"""
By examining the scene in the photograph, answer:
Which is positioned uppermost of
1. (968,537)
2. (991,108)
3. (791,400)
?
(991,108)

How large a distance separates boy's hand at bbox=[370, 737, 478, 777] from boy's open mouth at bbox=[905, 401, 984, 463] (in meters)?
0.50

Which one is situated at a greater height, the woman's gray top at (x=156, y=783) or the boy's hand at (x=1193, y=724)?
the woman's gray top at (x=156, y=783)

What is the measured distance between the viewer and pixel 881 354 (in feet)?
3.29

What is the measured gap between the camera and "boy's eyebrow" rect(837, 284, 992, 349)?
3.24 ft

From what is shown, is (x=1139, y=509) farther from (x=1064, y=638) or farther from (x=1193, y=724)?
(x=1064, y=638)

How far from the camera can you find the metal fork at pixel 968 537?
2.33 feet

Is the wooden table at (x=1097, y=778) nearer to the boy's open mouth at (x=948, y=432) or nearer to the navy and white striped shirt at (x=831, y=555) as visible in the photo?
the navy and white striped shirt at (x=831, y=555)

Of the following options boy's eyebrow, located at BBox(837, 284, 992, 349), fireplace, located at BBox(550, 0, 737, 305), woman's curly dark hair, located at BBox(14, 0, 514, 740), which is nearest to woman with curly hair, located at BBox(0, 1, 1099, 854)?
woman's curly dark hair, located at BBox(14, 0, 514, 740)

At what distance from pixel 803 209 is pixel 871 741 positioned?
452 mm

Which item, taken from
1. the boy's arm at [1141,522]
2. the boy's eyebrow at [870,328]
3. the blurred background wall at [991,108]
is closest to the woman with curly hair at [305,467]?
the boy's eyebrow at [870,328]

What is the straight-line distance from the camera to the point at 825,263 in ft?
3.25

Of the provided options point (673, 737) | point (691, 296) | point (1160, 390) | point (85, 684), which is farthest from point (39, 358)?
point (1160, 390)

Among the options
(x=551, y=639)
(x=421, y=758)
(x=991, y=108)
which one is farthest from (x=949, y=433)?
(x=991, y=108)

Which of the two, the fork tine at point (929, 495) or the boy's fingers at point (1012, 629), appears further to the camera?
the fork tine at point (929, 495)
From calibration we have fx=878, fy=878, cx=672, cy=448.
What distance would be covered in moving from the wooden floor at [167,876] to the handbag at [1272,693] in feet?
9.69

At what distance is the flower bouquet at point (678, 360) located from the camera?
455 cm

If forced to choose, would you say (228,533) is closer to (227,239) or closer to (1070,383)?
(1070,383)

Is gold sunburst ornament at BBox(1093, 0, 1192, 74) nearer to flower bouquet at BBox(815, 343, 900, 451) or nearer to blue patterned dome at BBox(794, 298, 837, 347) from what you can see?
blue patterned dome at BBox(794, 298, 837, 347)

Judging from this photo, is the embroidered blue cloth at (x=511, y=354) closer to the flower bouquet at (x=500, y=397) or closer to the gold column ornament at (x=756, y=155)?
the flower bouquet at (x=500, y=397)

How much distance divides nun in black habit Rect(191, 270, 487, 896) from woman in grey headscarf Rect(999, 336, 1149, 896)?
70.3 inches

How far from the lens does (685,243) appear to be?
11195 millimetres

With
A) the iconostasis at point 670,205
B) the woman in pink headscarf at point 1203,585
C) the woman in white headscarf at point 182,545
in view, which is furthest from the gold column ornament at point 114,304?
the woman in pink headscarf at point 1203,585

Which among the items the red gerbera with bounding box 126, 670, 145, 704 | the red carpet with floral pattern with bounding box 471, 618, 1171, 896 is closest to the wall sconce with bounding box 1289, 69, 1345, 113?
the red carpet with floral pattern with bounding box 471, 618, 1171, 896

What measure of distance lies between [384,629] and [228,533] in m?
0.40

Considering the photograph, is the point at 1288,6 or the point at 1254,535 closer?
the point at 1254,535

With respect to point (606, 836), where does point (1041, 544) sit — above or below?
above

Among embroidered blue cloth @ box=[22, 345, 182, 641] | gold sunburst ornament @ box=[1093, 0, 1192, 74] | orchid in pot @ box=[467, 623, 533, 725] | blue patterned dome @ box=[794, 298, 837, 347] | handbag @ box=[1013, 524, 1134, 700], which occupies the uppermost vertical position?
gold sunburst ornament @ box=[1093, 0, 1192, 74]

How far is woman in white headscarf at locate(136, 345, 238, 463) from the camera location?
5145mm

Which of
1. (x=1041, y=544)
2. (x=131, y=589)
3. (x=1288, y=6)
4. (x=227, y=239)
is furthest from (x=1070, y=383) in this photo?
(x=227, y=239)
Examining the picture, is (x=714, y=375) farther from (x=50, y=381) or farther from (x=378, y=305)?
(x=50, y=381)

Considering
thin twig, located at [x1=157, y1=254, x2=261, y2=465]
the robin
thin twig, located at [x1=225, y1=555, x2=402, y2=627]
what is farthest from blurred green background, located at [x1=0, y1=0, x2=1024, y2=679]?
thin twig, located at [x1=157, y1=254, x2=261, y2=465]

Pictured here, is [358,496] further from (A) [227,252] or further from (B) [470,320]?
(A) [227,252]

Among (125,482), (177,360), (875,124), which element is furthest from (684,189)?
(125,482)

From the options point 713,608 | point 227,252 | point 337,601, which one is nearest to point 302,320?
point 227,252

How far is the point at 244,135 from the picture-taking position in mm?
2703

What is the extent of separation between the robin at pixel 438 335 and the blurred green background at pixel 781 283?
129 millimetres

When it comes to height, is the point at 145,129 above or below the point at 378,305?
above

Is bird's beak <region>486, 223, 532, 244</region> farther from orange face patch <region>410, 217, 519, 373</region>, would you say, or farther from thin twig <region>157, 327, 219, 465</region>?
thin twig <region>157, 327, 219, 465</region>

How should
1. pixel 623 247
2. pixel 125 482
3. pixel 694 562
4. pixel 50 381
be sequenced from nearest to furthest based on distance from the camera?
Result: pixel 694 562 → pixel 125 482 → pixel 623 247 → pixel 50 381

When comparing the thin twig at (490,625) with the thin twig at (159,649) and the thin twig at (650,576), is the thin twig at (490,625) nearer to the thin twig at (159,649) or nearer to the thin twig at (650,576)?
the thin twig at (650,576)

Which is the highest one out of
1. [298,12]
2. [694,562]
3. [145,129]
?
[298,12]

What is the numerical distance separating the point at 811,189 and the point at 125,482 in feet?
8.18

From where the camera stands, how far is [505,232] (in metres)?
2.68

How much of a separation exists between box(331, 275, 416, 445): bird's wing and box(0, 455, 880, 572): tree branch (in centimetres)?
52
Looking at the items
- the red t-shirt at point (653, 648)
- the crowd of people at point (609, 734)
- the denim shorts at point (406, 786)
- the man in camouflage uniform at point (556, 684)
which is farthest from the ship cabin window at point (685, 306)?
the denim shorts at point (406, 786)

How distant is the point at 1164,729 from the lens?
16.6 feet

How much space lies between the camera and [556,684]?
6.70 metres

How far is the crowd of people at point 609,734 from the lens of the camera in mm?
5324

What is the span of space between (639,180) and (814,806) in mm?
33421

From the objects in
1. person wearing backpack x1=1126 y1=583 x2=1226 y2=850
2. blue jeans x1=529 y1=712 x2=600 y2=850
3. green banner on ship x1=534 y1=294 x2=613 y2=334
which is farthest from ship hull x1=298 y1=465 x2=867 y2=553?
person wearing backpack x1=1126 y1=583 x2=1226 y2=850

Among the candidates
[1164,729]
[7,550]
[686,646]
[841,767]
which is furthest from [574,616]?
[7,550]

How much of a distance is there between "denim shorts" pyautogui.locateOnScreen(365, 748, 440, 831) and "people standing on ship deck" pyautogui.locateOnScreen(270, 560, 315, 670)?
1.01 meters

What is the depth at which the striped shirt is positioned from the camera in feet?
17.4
"""
* [Work required] Format every line of the listing above as a JSON list of strings, with one string per line and blank lines omitted.

* [Expected answer]
[
  "By examining the scene in the photograph, answer:",
  "Which is positioned uppermost of",
  "1. (968,537)",
  "2. (991,108)",
  "3. (791,400)",
  "?",
  "(991,108)",
  "How large a distance separates boy's hand at bbox=[370, 737, 478, 777] from boy's open mouth at bbox=[905, 401, 984, 463] (in meters)?",
  "0.50",
  "Which one is situated at a greater height, the woman's gray top at (x=156, y=783) or the boy's hand at (x=1193, y=724)?",
  "the woman's gray top at (x=156, y=783)",
  "What is the measured distance between the viewer and pixel 881 354 (in feet)?",
  "3.29",
  "What is the measured gap between the camera and \"boy's eyebrow\" rect(837, 284, 992, 349)?",
  "3.24 ft",
  "From what is shown, is (x=1139, y=509) farther from (x=1064, y=638) or farther from (x=1193, y=724)?",
  "(x=1064, y=638)",
  "How far from the camera can you find the metal fork at pixel 968 537?",
  "2.33 feet",
  "Is the wooden table at (x=1097, y=778) nearer to the boy's open mouth at (x=948, y=432) or nearer to the navy and white striped shirt at (x=831, y=555) as visible in the photo?",
  "the navy and white striped shirt at (x=831, y=555)",
  "Of the following options boy's eyebrow, located at BBox(837, 284, 992, 349), fireplace, located at BBox(550, 0, 737, 305), woman's curly dark hair, located at BBox(14, 0, 514, 740), which is nearest to woman with curly hair, located at BBox(0, 1, 1099, 854)?",
  "woman's curly dark hair, located at BBox(14, 0, 514, 740)",
  "At what distance from pixel 803 209 is pixel 871 741 positioned?",
  "452 mm",
  "Which item, taken from",
  "1. the boy's arm at [1141,522]",
  "2. the boy's eyebrow at [870,328]",
  "3. the blurred background wall at [991,108]",
  "is closest to the woman with curly hair at [305,467]?",
  "the boy's eyebrow at [870,328]",
  "What is the straight-line distance from the camera to the point at 825,263 in ft?",
  "3.25",
  "Of the provided options point (673, 737) | point (691, 296) | point (1160, 390) | point (85, 684), which is farthest from point (39, 358)?",
  "point (1160, 390)",
  "Among the options",
  "(x=551, y=639)",
  "(x=421, y=758)",
  "(x=991, y=108)",
  "which one is farthest from (x=949, y=433)?",
  "(x=991, y=108)",
  "Which of the two, the fork tine at point (929, 495) or the boy's fingers at point (1012, 629), appears further to the camera?",
  "the fork tine at point (929, 495)",
  "From calibration we have fx=878, fy=878, cx=672, cy=448.",
  "What distance would be covered in moving from the wooden floor at [167,876] to the handbag at [1272,693] in feet?",
  "9.69",
  "At what distance is the flower bouquet at point (678, 360) located from the camera?",
  "455 cm",
  "If forced to choose, would you say (228,533) is closer to (227,239) or closer to (1070,383)?",
  "(1070,383)",
  "Is gold sunburst ornament at BBox(1093, 0, 1192, 74) nearer to flower bouquet at BBox(815, 343, 900, 451) or nearer to blue patterned dome at BBox(794, 298, 837, 347) from what you can see?",
  "blue patterned dome at BBox(794, 298, 837, 347)",
  "Judging from this photo, is the embroidered blue cloth at (x=511, y=354) closer to the flower bouquet at (x=500, y=397) or closer to the gold column ornament at (x=756, y=155)?",
  "the flower bouquet at (x=500, y=397)",
  "How much distance divides nun in black habit Rect(191, 270, 487, 896) from woman in grey headscarf Rect(999, 336, 1149, 896)?",
  "70.3 inches",
  "How far from the lens does (685,243) appear to be?",
  "11195 millimetres",
  "With",
  "A) the iconostasis at point 670,205",
  "B) the woman in pink headscarf at point 1203,585",
  "C) the woman in white headscarf at point 182,545",
  "in view, which is furthest from the gold column ornament at point 114,304?",
  "the woman in pink headscarf at point 1203,585",
  "Which among the items the red gerbera with bounding box 126, 670, 145, 704 | the red carpet with floral pattern with bounding box 471, 618, 1171, 896 is closest to the wall sconce with bounding box 1289, 69, 1345, 113?",
  "the red carpet with floral pattern with bounding box 471, 618, 1171, 896",
  "What measure of distance lies between [384,629] and [228,533] in m?",
  "0.40",
  "Considering the photograph, is the point at 1288,6 or the point at 1254,535 closer?",
  "the point at 1254,535",
  "With respect to point (606, 836), where does point (1041, 544) sit — above or below?",
  "above",
  "Among embroidered blue cloth @ box=[22, 345, 182, 641] | gold sunburst ornament @ box=[1093, 0, 1192, 74] | orchid in pot @ box=[467, 623, 533, 725] | blue patterned dome @ box=[794, 298, 837, 347] | handbag @ box=[1013, 524, 1134, 700], which occupies the uppermost vertical position?",
  "gold sunburst ornament @ box=[1093, 0, 1192, 74]",
  "How far is woman in white headscarf at locate(136, 345, 238, 463) from the camera location?",
  "5145mm",
  "Which of",
  "1. (x=1041, y=544)",
  "2. (x=131, y=589)",
  "3. (x=1288, y=6)",
  "4. (x=227, y=239)",
  "is furthest from (x=1070, y=383) in this photo?",
  "(x=227, y=239)",
  "Examining the picture, is (x=714, y=375) farther from (x=50, y=381) or farther from (x=378, y=305)?",
  "(x=50, y=381)",
  "Considering",
  "thin twig, located at [x1=157, y1=254, x2=261, y2=465]",
  "the robin",
  "thin twig, located at [x1=225, y1=555, x2=402, y2=627]",
  "what is farthest from blurred green background, located at [x1=0, y1=0, x2=1024, y2=679]?",
  "thin twig, located at [x1=157, y1=254, x2=261, y2=465]",
  "Pictured here, is [358,496] further from (A) [227,252] or further from (B) [470,320]?",
  "(A) [227,252]",
  "Among (125,482), (177,360), (875,124), which element is furthest from (684,189)?",
  "(125,482)",
  "From the options point 713,608 | point 227,252 | point 337,601, which one is nearest to point 302,320?",
  "point 227,252",
  "How far is the point at 244,135 from the picture-taking position in mm?",
  "2703",
  "What is the extent of separation between the robin at pixel 438 335 and the blurred green background at pixel 781 283?",
  "129 millimetres",
  "When it comes to height, is the point at 145,129 above or below the point at 378,305?",
  "above",
  "Is bird's beak <region>486, 223, 532, 244</region> farther from orange face patch <region>410, 217, 519, 373</region>, would you say, or farther from thin twig <region>157, 327, 219, 465</region>?",
  "thin twig <region>157, 327, 219, 465</region>",
  "How should",
  "1. pixel 623 247",
  "2. pixel 125 482",
  "3. pixel 694 562",
  "4. pixel 50 381",
  "be sequenced from nearest to furthest based on distance from the camera?",
  "Result: pixel 694 562 → pixel 125 482 → pixel 623 247 → pixel 50 381",
  "When comparing the thin twig at (490,625) with the thin twig at (159,649) and the thin twig at (650,576), is the thin twig at (490,625) nearer to the thin twig at (159,649) or nearer to the thin twig at (650,576)?",
  "the thin twig at (650,576)",
  "Which is the highest one out of",
  "1. [298,12]",
  "2. [694,562]",
  "3. [145,129]",
  "?",
  "[298,12]",
  "What is the numerical distance separating the point at 811,189 and the point at 125,482 in feet?",
  "8.18",
  "From where the camera stands, how far is [505,232] (in metres)?",
  "2.68",
  "How much of a separation exists between box(331, 275, 416, 445): bird's wing and box(0, 455, 880, 572): tree branch (in centimetres)?",
  "52",
  "Looking at the items",
  "- the red t-shirt at point (653, 648)",
  "- the crowd of people at point (609, 734)",
  "- the denim shorts at point (406, 786)",
  "- the man in camouflage uniform at point (556, 684)",
  "which is farthest from the ship cabin window at point (685, 306)?",
  "the denim shorts at point (406, 786)",
  "How distant is the point at 1164,729 from the lens?",
  "16.6 feet",
  "How much space lies between the camera and [556,684]?",
  "6.70 metres",
  "How far is the crowd of people at point 609,734 from the lens of the camera in mm?",
  "5324",
  "What is the span of space between (639,180) and (814,806) in mm?",
  "33421",
  "From the objects in",
  "1. person wearing backpack x1=1126 y1=583 x2=1226 y2=850",
  "2. blue jeans x1=529 y1=712 x2=600 y2=850",
  "3. green banner on ship x1=534 y1=294 x2=613 y2=334",
  "which is farthest from ship hull x1=298 y1=465 x2=867 y2=553?",
  "person wearing backpack x1=1126 y1=583 x2=1226 y2=850",
  "Among the candidates",
  "[1164,729]",
  "[7,550]",
  "[686,646]",
  "[841,767]",
  "which is furthest from [574,616]?",
  "[7,550]",
  "How much of a distance is there between \"denim shorts\" pyautogui.locateOnScreen(365, 748, 440, 831) and \"people standing on ship deck\" pyautogui.locateOnScreen(270, 560, 315, 670)?",
  "1.01 meters",
  "What is the depth at which the striped shirt is positioned from the camera in feet?",
  "17.4"
]